Effective intervention strategies are required to tackle the double burden of malnutrition emerging in Ethiopia. The national strategy for adolescent and youth health and nutrition [115], produced by the ministry of health, recommends promoting participation and leadership by adolescents in the planning and implementations of adolescent-related nutrition programmes, implementing innovative health education and prevention programmes using the health extension programmes, schools, mass media and digital technologies. Specifically recommended interventions [115] include improving consumption of a balanced diet, with an emphasis on locally available and iron-rich foods, promoting healthy dietary habits, creating awareness of the intergenerational effects of malnutrition, creating community awareness on gender bias in household food distribution, targeted supplementation of iron and folic acid, the scaling up of facility-based nutrition assessment and counselling programs, advocacy and promotion of food fortification. These recommendations are in line with the WHO guide for implementation of effective action for improve adolescent nutrition [116]. These efforts will be more effective if global co-ordination, collaboration and integration can be achieved.

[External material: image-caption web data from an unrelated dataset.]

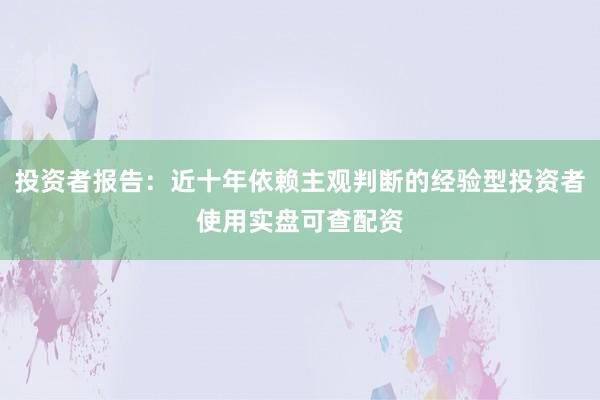投资者报告：近十年依赖主观判断的经验型投资者使用实盘可查配资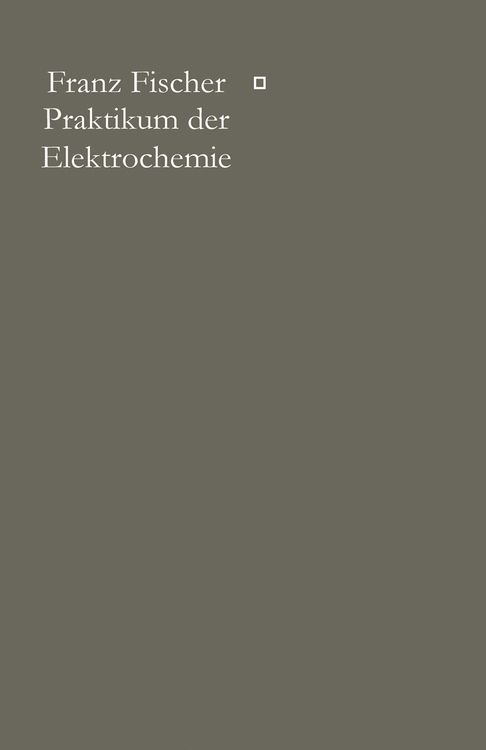 Produktbild: Praktikum der Elektrochemie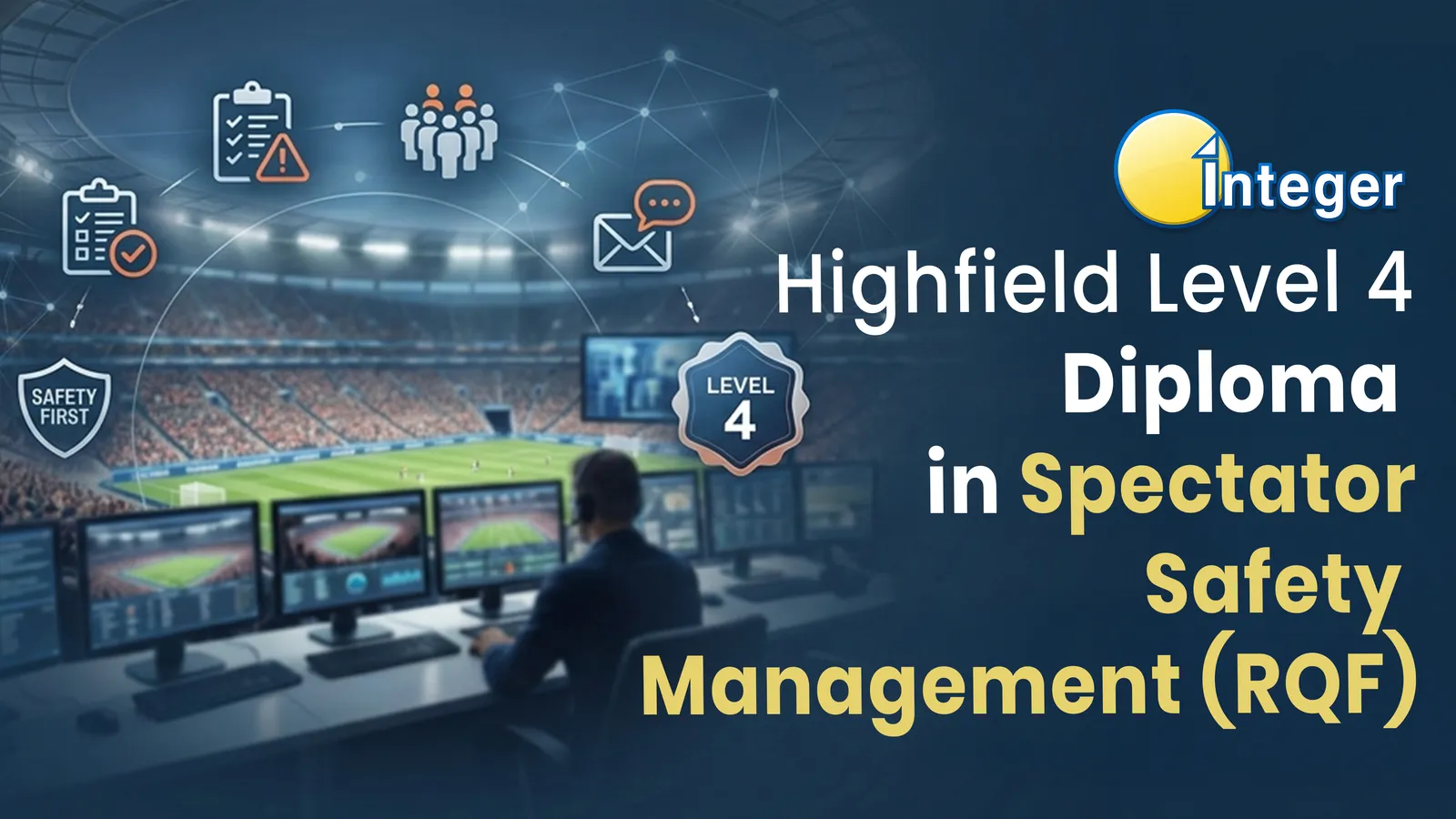 Level 4 Diploma in Spectator Safety Management (RQF)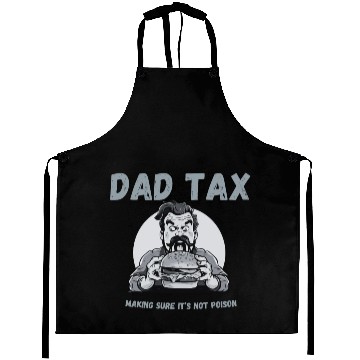 Discover DAD TAX MAKING SURE IT'S NOT POISON Aprons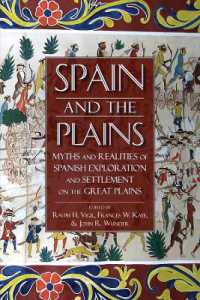 Spain and the Plains : Myths and Realities of Spanish Exploration and Settlement on the Great Plains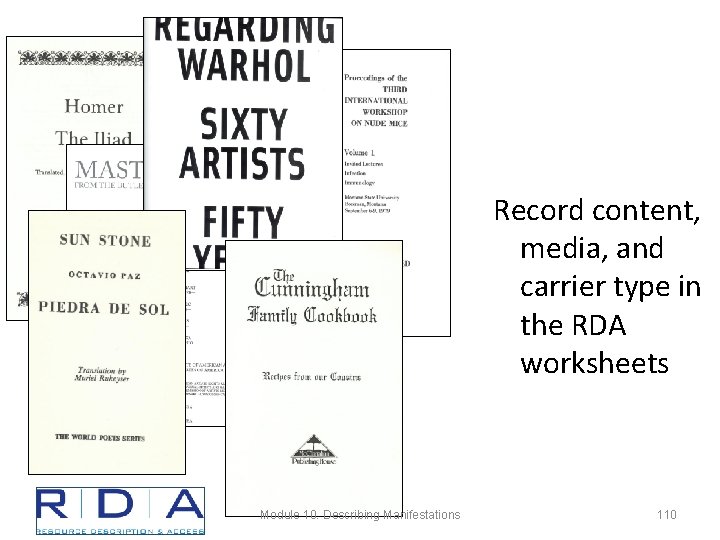 Record content, media, and carrier type in the RDA worksheets Module 10. Describing Manifestations
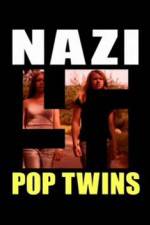 Watch Nazi Pop Twins Myflixer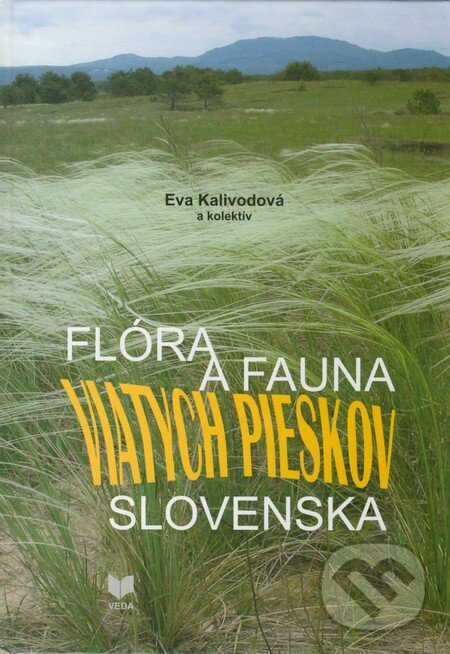 Levně Flóra a fauna viatych pieskov Slovenska - Eva Kalivodová a kol. - kniha z kategorie Mapy a cestovanie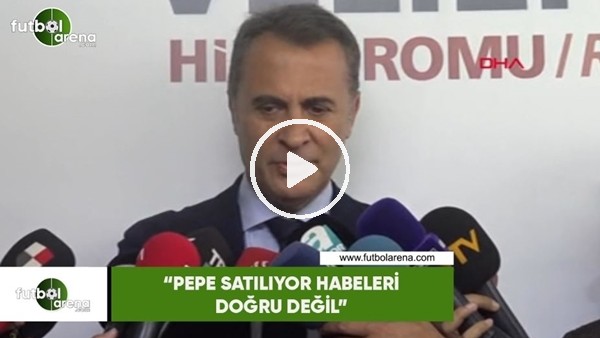 Fikret Orman: "Pepe satılıyor haberleri doğru değil"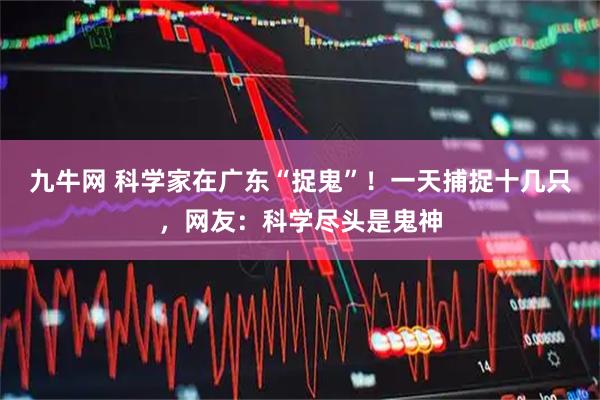 九牛网 科学家在广东“捉鬼”！一天捕捉十几只，网友：科学尽头是鬼神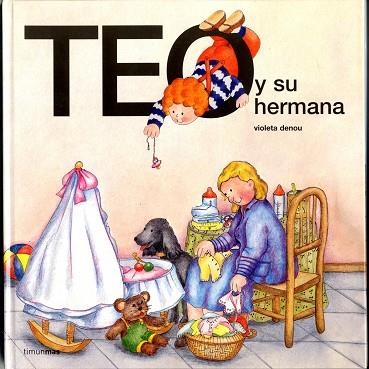 TEO Y SU HERMANA | 9788471767639 | DENOU,VIOLETA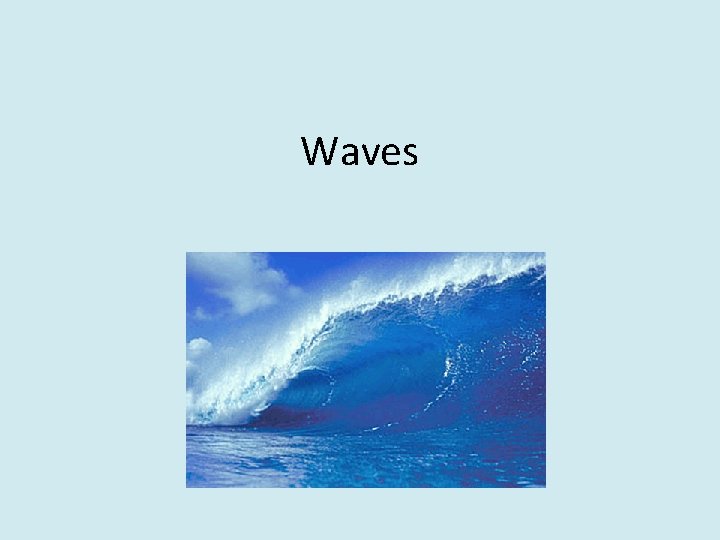 Waves 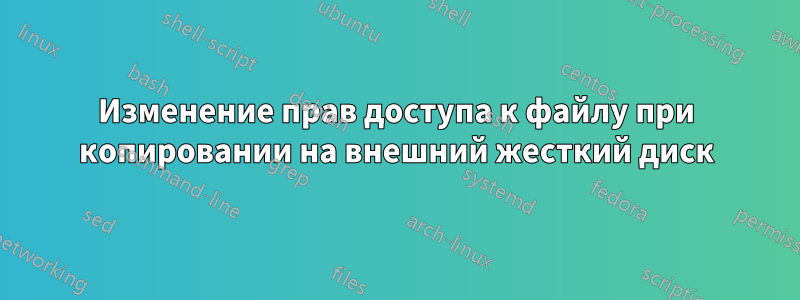 Изменение прав доступа к файлу при копировании на внешний жесткий диск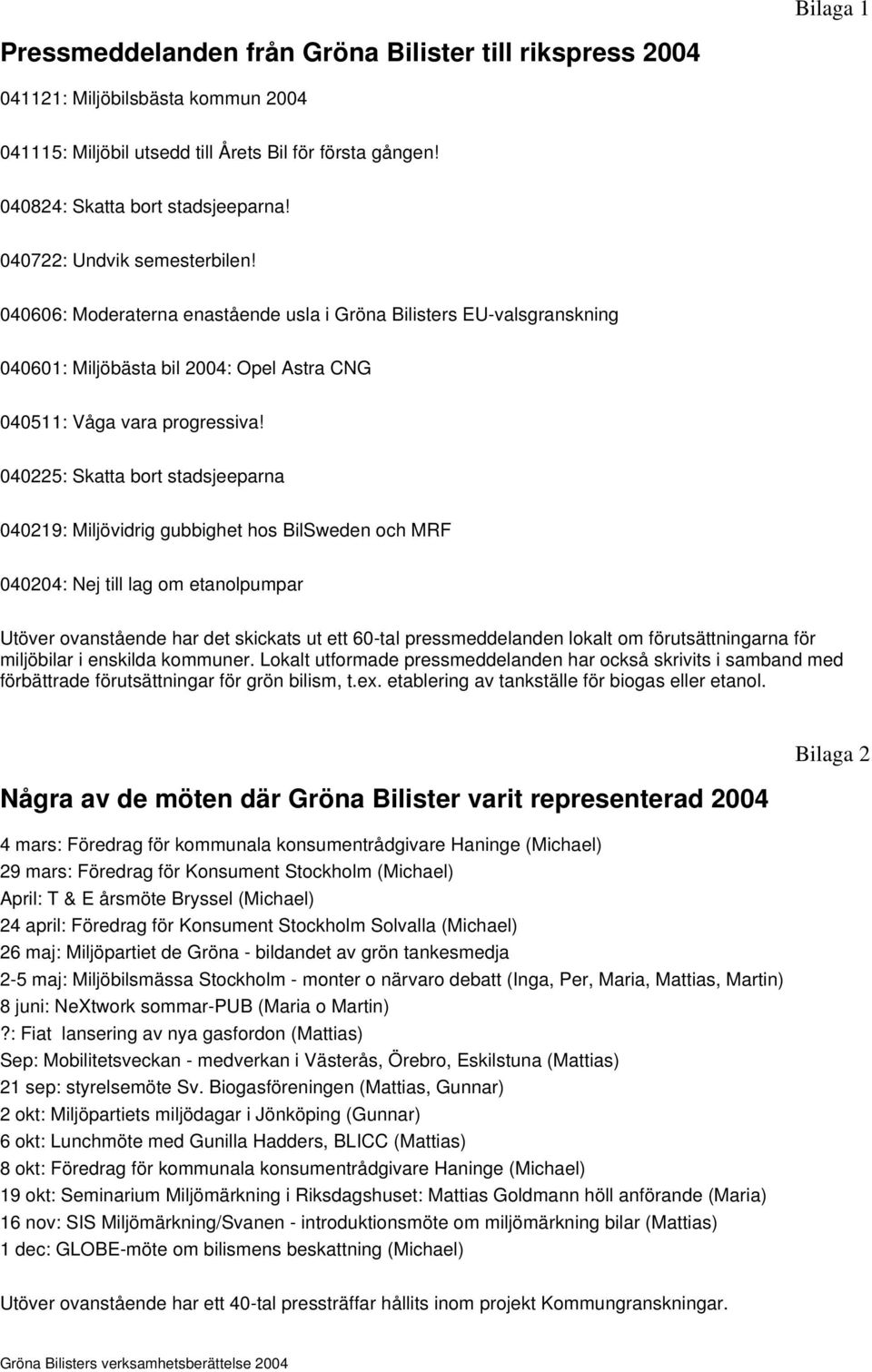 040225: Skatta bort stadsjeeparna 040219: Miljövidrig gubbighet hos BilSweden och MRF 040204: Nej till lag om etanolpumpar Utöver ovanstående har det skickats ut ett 60-tal pressmeddelanden lokalt om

As adolescents are open for new ideas, and are concerned and interested about their health and life perspective, they could serve as the agents for change. Adolescence is therefore a window of opportunity for intervention [11, 117]. Habits and experiences built during adolescence are more likely to last throughout life to some extent. Engaging adolescents in the design of their own nutrition and health interventions is likely to influence them positively. Involving young people as educators and intervention providers enables them to take responsibility for their nutritional health and is a way of allowing research to reach wider and hard-to-reach communities. A comprehensive intervention model that considers health, nutrition and wellbeing in general is more acceptable and impactful than targeting a single problem [116]. Such intervention models could combine counseling for nutrition and wellbeing, family life education, life skill trainings and positive behavior promotion (rather than focusing on discouraging negative behavior) to empower young people [118].

Strengths and limitations

Strengths of this review included a rigorous, standardised methodological approach and the involvement of multidisciplinary expertise through the TALENT collaboration. We have used definition of BMI for age z-score >1 for overweight and BMI for age z-score>2 for obesity in the meta-analysis for overnutrition. A limitation was that we were not able to use data for overweight when it was defined by weight for age z-score. Trend analysis overtime was not possible because of the limited range of years covered by the studies and the studies are mostly separate surveys in different populations rather than longitudinal data in the same population or setting.

Conclusions

While the magnitude of undernutrition remains high in Ethiopia, overnutrition is an emerging problem, leading to a double burden of malnutrition. Stunting and thinness are higher in boys and in rural settings while overweight and obesity are higher in girls and in urban settings. Half of adolescents found to have at least one micronutrient deficiency. There is a paucity of evidence from intervention studies to improve adolescent health and nutrition in Ethiopia. Therefore, appropriate and context-relevant intervention studies that address the various forms of malnutrition among adolescents should be designed and implemented, preferably with the active participation of adolescents themselves.

Acknowledgments

The researchers would like to acknowledge Jimma University for facilitating local arrangements to the study and the TALENT collaborative network for adolescent nutrition and health in sub-Saharan Africa and India for technical support.